Ada, Harman, and Hannah waited the two days usually observed as a minimum decent interval after a firmary visit, and then faxed to Paris Crater to find Daeman. It was late and dark and chilly there and—they discovered as soon they stepped out from under the Guarded Lion faxnode roof—raining. Harman found them a covered barouche and a voynix pulled them northwest along a dried riverbed filled with white skulls, past miles of tumbledown buildings.

“I’ve never been to Paris Crater,” said Hannah. The young woman, just two months shy of her First Twenty, did not like big cities. PC was one of the most populated faxnodes on Earth, with some 25,000 semipermanent residents.

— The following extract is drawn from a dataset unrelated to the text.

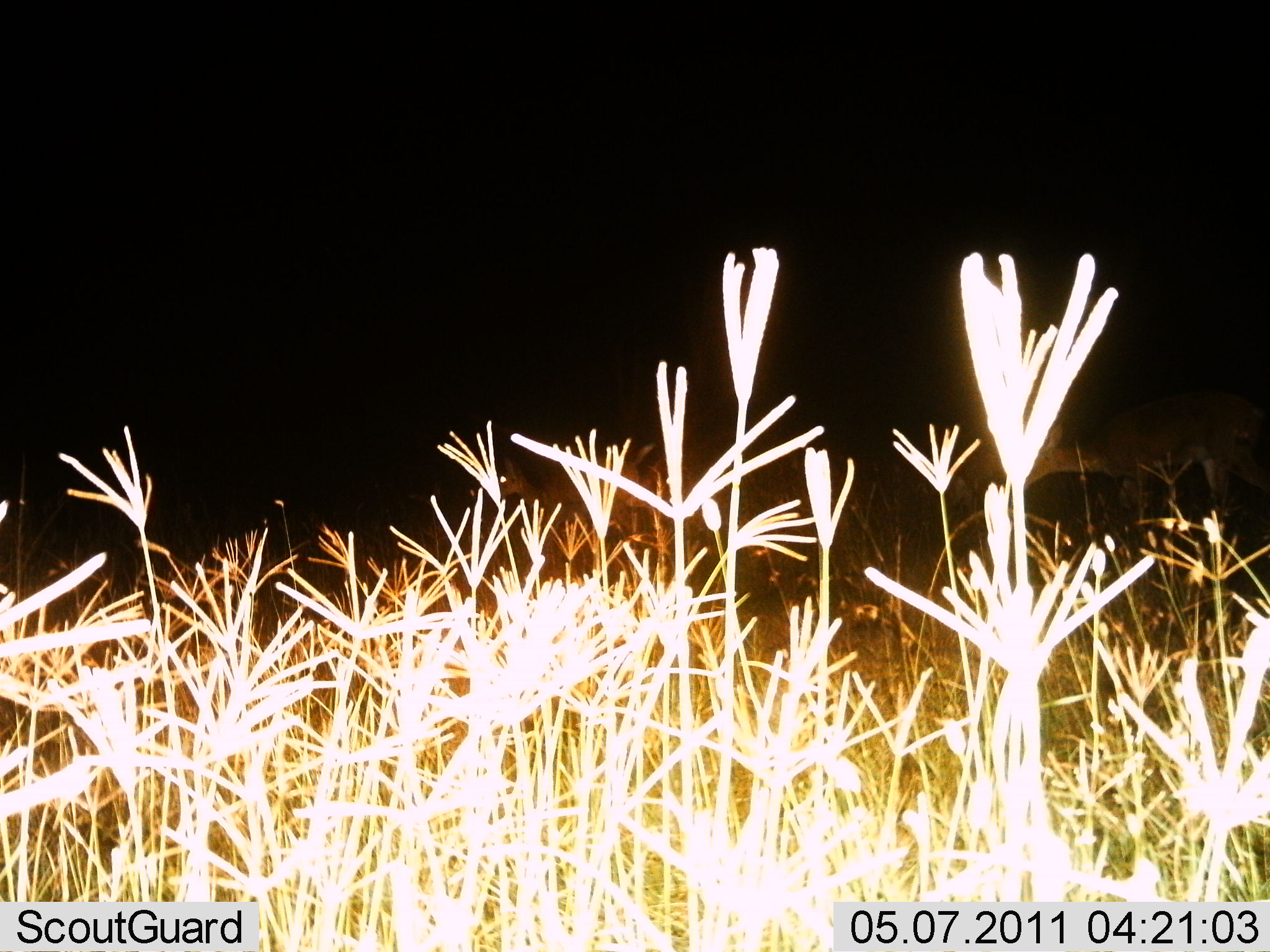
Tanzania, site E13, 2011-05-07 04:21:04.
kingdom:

“It’s one reason I faxed us to the Guarded Lion node rather than a port called Invalid Hotel that’s closer to where Daeman lives on the rim,” said Ada. “Everything about this town is ancient. It’s worth taking one’s time to look around.”

Hannah nodded, but doubtfully. The row upon row of stone and steel buildings, most sheathed in shiny everplas, looked empty and dark and cheaply slick in the rain. Servitors and glow globes floated purposefully here and there down the dark streets, voynix stood silent and still on corners, but very few humans were visible. Then again, as Harman pointed out, it was after 10 p.m. Even a city as cosmopolitan as Paris Crater had to sleep.

That’s interesting,” said Hannah, pointing to the structure rising a thousand feet above the city.